Rayonnement non ionisant

L'ordonnance fédérale sur la protection contre

le rayonnement non ionisant (ORNI) du 23 décembre 1999 définit d'une part des

valeurs limites d'immission (protégeant des dommages à la santé qui sont

prouvés scientifiquement) et d'autre part des valeurs limites de l'installation

(prenant en compte le principe de prévention).

Les valeurs limites d'immission doivent être

respectées partout où des gens peuvent séjourner (article 13, ORNI). Ces

valeurs doivent non seulement être respectées dans les lieux à utilisation

sensible, mais aussi partout où des personnes peuvent séjourner momentanément.

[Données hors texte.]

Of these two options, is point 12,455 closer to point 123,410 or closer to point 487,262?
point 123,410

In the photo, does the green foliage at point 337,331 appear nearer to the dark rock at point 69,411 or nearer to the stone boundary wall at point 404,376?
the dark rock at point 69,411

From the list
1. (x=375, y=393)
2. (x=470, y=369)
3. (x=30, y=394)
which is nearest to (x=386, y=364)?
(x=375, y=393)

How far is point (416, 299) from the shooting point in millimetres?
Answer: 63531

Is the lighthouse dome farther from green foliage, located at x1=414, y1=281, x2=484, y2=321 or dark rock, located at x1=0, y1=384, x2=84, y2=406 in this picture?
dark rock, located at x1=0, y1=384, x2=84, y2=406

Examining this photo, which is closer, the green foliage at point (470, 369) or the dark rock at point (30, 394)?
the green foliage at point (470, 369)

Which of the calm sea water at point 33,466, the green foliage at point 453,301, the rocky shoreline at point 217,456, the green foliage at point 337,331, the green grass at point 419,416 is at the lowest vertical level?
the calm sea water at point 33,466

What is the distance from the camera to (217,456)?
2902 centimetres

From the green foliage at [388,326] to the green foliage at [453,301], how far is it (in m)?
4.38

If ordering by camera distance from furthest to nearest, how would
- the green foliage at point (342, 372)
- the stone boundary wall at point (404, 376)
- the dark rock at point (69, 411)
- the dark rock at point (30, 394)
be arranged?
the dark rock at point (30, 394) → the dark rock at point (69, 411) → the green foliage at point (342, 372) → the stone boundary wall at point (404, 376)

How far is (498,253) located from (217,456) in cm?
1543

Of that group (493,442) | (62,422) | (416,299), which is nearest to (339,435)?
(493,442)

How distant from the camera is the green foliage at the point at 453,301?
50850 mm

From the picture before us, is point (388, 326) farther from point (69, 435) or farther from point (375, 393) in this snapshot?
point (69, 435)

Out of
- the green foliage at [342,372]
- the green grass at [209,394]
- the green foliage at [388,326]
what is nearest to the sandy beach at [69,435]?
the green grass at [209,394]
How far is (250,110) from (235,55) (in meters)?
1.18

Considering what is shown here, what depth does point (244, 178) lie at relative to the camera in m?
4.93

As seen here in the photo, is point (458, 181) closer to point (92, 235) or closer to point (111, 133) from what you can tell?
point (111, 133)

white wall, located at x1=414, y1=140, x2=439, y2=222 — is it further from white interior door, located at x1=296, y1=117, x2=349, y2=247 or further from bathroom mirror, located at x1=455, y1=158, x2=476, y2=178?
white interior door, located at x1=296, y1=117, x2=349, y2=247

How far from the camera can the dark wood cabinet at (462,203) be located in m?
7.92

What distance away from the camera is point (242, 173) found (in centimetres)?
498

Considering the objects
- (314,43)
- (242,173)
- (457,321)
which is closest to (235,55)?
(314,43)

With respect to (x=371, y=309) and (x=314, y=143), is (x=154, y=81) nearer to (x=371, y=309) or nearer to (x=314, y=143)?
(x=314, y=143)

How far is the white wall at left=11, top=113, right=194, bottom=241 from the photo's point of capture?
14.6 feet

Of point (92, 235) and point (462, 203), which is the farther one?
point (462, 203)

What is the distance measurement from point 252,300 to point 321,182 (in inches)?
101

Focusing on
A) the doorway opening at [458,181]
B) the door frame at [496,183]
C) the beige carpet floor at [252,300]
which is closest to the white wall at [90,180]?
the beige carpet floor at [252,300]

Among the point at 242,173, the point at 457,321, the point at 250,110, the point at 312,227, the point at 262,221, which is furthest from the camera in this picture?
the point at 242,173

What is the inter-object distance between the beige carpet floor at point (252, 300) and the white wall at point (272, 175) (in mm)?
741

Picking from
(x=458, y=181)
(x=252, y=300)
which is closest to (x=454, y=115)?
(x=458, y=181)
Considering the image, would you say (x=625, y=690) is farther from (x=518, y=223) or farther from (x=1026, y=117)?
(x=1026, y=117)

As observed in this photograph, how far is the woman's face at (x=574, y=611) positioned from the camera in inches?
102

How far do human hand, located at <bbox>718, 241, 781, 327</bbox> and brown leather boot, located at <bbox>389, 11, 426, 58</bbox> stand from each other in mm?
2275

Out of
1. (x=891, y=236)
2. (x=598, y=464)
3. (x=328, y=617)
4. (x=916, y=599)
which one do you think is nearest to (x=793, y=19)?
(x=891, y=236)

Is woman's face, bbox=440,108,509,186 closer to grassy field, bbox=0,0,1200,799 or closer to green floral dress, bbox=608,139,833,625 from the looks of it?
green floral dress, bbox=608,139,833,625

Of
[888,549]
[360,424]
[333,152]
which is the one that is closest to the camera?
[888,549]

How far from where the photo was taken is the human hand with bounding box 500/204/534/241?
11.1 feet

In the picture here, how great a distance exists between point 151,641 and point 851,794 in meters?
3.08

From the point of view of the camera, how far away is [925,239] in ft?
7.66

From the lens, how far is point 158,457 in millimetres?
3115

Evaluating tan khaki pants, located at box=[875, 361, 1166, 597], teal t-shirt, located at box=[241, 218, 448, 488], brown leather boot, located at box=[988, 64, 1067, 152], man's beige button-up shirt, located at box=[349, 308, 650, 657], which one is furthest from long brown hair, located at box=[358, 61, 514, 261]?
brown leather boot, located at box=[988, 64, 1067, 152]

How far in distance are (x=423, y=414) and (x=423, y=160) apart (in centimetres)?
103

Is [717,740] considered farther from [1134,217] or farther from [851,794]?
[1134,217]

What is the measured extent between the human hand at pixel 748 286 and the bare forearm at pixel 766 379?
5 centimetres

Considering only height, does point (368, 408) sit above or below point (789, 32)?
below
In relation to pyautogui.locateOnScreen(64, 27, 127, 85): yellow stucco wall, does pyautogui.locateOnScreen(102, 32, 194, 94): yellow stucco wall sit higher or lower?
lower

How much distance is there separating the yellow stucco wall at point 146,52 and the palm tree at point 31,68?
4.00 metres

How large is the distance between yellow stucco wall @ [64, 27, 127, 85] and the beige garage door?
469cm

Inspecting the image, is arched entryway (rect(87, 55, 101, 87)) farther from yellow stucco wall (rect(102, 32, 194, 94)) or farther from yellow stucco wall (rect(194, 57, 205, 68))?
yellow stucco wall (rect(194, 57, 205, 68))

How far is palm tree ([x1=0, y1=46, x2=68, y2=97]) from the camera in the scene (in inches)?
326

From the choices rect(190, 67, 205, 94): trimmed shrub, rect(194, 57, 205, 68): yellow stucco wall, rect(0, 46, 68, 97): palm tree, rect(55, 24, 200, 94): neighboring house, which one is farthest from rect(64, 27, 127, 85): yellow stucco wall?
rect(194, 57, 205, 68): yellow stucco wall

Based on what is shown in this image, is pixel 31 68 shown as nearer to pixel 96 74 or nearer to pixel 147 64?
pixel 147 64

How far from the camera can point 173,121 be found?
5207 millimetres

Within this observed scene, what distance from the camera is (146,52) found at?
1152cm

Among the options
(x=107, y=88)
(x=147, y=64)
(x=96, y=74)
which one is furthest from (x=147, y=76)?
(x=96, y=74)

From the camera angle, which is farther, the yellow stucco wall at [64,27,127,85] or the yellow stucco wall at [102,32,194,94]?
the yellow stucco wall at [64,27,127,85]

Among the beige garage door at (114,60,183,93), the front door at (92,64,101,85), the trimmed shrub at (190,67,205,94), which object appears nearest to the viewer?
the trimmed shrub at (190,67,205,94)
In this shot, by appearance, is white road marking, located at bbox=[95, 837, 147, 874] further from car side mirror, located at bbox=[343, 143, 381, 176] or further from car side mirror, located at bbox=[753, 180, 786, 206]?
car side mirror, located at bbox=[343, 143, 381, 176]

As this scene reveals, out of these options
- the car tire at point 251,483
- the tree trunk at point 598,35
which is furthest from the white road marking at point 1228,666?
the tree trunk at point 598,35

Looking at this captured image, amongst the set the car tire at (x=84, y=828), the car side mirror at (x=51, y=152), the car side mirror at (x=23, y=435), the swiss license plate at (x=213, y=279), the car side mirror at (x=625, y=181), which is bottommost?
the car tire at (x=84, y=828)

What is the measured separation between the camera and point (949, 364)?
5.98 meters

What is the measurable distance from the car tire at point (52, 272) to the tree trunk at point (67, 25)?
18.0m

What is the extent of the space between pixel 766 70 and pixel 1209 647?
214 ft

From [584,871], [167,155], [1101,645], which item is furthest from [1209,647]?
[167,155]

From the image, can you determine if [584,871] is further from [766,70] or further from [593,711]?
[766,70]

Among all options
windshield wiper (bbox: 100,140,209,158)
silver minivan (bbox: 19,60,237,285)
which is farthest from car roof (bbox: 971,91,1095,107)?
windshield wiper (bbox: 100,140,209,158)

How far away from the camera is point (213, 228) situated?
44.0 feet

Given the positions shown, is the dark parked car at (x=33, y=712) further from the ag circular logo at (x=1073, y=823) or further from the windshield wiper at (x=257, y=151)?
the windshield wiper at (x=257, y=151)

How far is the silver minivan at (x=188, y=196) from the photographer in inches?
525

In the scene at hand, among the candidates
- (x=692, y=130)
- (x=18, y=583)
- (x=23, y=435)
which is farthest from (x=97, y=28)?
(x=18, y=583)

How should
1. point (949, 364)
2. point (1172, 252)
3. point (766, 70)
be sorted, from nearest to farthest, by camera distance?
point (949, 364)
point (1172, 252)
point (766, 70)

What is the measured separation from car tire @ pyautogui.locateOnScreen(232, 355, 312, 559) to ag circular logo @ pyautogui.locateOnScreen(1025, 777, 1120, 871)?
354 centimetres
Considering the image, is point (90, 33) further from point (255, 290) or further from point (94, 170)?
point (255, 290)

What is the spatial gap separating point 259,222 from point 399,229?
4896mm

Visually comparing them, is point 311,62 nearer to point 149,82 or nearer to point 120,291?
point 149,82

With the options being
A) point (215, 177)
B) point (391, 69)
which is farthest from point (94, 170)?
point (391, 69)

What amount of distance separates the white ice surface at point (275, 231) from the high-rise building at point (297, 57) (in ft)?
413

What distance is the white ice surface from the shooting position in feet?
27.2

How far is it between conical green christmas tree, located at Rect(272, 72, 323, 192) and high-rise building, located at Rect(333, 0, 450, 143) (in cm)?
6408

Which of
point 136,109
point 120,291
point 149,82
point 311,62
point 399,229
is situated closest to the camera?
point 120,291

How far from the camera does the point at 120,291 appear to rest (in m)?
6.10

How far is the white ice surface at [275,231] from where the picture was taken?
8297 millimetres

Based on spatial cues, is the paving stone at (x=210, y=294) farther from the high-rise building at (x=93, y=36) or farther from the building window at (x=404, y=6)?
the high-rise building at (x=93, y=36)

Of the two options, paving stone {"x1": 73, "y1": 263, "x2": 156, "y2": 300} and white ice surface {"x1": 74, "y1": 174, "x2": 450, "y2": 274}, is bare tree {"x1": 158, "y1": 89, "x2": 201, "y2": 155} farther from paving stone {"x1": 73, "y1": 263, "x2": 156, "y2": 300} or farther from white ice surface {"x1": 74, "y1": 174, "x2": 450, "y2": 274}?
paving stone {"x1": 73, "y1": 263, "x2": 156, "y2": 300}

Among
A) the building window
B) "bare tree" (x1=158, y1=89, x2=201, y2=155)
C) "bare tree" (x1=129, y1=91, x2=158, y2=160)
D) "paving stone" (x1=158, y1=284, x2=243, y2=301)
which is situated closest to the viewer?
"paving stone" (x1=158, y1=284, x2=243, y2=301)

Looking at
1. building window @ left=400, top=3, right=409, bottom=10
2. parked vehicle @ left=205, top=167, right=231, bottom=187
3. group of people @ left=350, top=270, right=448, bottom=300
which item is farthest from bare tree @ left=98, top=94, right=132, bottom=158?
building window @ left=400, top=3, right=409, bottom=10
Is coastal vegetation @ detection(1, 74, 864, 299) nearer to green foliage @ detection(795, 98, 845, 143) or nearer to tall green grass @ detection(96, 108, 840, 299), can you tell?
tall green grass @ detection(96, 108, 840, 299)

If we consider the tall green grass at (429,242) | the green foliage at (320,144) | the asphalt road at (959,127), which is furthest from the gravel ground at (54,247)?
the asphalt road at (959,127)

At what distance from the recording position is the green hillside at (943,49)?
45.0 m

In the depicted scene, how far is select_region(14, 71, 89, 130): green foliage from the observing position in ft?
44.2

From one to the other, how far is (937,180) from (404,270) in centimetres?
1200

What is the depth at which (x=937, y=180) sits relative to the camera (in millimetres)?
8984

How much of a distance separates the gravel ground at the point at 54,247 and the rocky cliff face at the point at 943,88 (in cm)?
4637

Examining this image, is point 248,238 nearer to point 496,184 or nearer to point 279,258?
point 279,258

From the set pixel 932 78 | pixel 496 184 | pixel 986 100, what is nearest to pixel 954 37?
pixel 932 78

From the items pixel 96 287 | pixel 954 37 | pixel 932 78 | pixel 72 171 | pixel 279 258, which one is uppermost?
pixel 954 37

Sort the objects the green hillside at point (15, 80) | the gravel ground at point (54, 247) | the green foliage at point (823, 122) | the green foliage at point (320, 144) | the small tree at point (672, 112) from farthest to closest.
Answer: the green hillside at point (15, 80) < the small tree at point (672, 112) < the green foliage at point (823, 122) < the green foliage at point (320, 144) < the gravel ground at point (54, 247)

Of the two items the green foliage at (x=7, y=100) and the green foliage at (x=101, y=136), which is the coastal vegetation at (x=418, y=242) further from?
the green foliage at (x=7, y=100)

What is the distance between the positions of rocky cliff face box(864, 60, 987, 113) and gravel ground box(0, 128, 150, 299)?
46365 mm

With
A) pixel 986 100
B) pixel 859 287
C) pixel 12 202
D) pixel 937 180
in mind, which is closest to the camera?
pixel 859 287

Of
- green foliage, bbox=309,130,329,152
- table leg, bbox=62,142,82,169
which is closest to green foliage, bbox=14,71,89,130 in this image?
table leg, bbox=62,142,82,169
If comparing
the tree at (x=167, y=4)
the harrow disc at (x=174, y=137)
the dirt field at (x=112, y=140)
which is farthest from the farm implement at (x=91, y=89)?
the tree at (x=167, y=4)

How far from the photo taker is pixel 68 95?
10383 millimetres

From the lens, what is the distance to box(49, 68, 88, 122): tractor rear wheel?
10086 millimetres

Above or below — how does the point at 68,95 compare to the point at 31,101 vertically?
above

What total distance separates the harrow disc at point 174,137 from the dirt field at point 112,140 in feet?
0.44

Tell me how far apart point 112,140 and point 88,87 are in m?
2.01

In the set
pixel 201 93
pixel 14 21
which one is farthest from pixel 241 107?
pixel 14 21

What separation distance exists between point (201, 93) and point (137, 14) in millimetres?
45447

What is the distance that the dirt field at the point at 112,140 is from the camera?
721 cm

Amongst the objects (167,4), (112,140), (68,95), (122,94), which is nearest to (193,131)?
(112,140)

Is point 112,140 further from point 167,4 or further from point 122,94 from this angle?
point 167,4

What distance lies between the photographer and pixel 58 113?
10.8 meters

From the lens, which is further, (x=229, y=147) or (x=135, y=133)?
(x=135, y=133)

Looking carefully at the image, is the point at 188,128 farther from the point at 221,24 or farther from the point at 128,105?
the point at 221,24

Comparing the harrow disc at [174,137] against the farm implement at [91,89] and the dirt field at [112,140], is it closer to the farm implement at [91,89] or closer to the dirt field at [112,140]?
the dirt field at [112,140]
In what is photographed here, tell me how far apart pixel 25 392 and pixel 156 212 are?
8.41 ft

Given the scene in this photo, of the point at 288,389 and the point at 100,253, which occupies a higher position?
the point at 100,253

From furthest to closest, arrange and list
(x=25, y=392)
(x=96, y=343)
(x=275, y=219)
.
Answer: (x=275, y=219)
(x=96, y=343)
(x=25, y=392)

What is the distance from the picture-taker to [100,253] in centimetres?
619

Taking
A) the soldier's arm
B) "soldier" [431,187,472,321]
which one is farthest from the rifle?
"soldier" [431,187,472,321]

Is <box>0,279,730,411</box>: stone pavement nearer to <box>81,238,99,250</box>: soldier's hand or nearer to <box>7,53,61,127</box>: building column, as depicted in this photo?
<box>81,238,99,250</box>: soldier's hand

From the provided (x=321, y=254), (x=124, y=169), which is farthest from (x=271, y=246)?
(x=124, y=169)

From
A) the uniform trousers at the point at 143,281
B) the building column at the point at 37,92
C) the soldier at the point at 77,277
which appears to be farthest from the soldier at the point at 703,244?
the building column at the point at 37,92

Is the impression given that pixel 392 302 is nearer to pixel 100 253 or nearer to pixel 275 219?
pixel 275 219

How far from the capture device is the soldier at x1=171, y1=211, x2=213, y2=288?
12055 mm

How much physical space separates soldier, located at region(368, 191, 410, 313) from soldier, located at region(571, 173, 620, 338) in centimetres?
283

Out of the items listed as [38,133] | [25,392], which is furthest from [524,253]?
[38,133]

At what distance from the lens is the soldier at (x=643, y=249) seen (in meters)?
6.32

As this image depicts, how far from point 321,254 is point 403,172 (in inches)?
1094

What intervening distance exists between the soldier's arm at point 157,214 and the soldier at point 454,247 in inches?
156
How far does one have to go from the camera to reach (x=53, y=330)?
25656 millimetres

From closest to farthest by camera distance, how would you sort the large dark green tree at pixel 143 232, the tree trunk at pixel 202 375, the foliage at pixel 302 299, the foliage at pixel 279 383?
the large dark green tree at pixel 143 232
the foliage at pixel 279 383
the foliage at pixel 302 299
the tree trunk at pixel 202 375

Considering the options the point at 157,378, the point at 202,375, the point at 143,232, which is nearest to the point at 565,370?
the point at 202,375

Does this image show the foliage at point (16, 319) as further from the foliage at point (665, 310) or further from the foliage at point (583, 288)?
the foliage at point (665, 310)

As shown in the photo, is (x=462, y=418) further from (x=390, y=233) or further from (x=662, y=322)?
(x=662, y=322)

Les valeurs limites de l'installation (plus

sévères que les valeurs limites d'immission) doivent être respectées dans les

lieux à utilisation sensible. Selon le chiffre 64 de l'annexe 1, la valeur

limite de !'installation pour la valeur efficace de !'intensité du champ

électrique est de :

a/ 4.0 V/m pour les installations qui émettent

exclusivement dans la gamme de fréquence de 900 MHz environ;

b/ 6.0 V/m pour les installations qui émettent

exclusivement dans la gamme de fréquence de 1800 MHz environ ou dans une gamme

plus élevée;

c/ 5.0 V/m pour les installations qui émettent

à la fois dans la gamme de fréquence selon la lettre a/ et dans la gamme de

fréquence selon la lettre b/.

L'Office fédéral de l'environnement, des forêts

et du paysage (OFEFP) a mis au point une méthode d'évaluation des immissions de

ces rayonnements.

Selon les informations contenues dans la

"Fiche de données spécifique au site concernant les stations de base pour

la téléphonie mobile et raccordement sans fil (WLL)" , établie par

Swisscom Mobile SA le 22 octobre 2002, le SEVEN peut se déterminer de la

manière suivante:

Dans cette fiche, les données des stations ANLA

de Swisscom et VD 4507 A d'Orange sont traitées.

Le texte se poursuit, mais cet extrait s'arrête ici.